The final wave of reforms includes;

  • Mandatory menopause and gender equality action plans (for employers with 250+ staff)
  • Enhanced protections for pregnant women and new mothers returning from maternity leave
  • Regulation of umbrella companies
  • Flexible working reforms
  • Bereavement leave for pregnancy loss
  • New rights for zero-hours workers
  • Changes to collective redundancy consultation rules.

What you should be doing right now

With April just weeks away, the time for planning is running out. Here is where to focus your energy.

Check your payroll software

The SSP changes in particular require system updates. If you run payroll in-house, confirm your software supplier has issued an update. If you use a bureau, ask them directly.

Model your SSP cost

Look at your absence data from the last 12 months. Factor in the day-one change and the removal of the earnings threshold. Understand what this means for your budgets before it hits.

Update your employment contracts and policies

Paternity leave, parental leave, bereaved partners’ paternity leave, SSP, whistleblowing, and absence policies all need refreshing. If contracts reference “SSP from day four” or qualifying periods for parental leave, they are already out of date.

Brief your managers

More employees will qualify for SSP. Day-one leave rights mean new joiners have immediate entitlements. Managers giving wrong information to staff is both a reputational and legal risk.

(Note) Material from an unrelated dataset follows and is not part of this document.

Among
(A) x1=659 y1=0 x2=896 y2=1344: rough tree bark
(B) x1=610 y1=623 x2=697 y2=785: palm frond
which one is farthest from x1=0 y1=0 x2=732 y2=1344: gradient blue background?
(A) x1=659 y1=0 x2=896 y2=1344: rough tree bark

Get ready for January 2027 now

The six-month unfair dismissal threshold is not until January, but if you are planning any restructuring, contract changes, or redundancy exercises, you need to think carefully about timings and take proper advice. What is legally permissible today may not be in eleven months.

April 2026 is not a routine payroll update. It is a genuinely transformational moment for employment law in the UK.